▸ **WHAT TO DO**
Name every actor credited in the radio drama review below, and give the character each one plays.

▸ **DOCUMENT PASSAGE**
******************************
BBC Radio 4, 21-25 February 2012
In 1942 the Ealing Studios film Went the Day Well? offered a nightmarish vision of what Britain might have been like it if had been colonized by the Nazis. Life apparently went on as normal, but some of the inhabitants of a small rural village seemed almost too British, as if they were trying just that little bit too hard. It eventually turns out that they are disguised German paratroopers preparing for a full-scale invasion.
Ed Harris' The Resistance of Mrs. Brown took the idea much further by showing what happened if the Nazis had achieved their aim. Britain was now ruled by a totalitarian government, epitomized by Oberst Vitte (Simon Wilson), and Sturmbannfuhrer Smith (James Lailey). They were outwardly polite, spoke perfect English, and worshipped authority. No one had the temerity to question them if they valued their freedom.
There was a resistance movement of sorts, but it appeared to have little effect: a rebellion in Liverpool was brutally quashed. As is often the case, however, the Nazis only "scotch'd the snake," but didn't kill it: the movement resurfaced and concocted a bold plot to blow up a visiting German, Professor Blau, who was about to interrogate an imprisoned British scientist.
Mrs. Brown (Amanda Root) was a tea-lady working in the corridors of power - at the beginning of the drama, her sole interests consisted of serving her German employers and looking after her errant daughter Maisie (Ellie Kendrick), who possessed an over-romantic imagination. However Mrs. Brown was gradually co-opted into the resistance movement, in spite of her apprehensions. While maintaining an outwardly insignificant exterior (she acquired the soubriquet 'Mrs. Nobody'), she undertook the responsibility of blowing the German up. As the drama unfolded, so she acquired an inner strength - as seen, for instance, in the way she communicated the story direct to listeners in asides. evem if she was not always sure of the language used by resistance fighters ("what do you call it -- an alibi?")
******************************
▸ **DATASET ENTRIES**

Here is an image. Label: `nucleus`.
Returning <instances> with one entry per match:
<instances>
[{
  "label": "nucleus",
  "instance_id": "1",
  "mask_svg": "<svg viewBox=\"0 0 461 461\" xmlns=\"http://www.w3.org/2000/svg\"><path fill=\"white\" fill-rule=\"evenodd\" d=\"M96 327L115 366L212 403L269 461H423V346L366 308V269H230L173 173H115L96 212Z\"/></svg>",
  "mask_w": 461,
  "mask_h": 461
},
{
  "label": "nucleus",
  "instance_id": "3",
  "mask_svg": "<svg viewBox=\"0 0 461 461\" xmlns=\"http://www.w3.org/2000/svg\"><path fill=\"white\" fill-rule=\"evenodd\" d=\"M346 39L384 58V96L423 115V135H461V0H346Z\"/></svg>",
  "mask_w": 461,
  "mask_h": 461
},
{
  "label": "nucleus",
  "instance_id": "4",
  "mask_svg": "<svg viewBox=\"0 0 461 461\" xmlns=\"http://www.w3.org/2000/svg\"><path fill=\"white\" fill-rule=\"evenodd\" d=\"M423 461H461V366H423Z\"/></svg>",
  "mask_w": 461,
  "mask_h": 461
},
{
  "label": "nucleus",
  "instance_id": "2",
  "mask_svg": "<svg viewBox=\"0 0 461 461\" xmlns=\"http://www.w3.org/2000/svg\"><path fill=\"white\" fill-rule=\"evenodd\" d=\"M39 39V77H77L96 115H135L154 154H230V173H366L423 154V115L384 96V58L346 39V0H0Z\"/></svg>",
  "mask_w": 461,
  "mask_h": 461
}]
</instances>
******************************
▸ **ANSWER TO THIS PROBLEM**
Simon Wilson: Oberst Vitte
James Lailey: Sturmbannfuhrer Smith
Amanda Root: Mrs. Brown
Ellie Kendrick: Maisie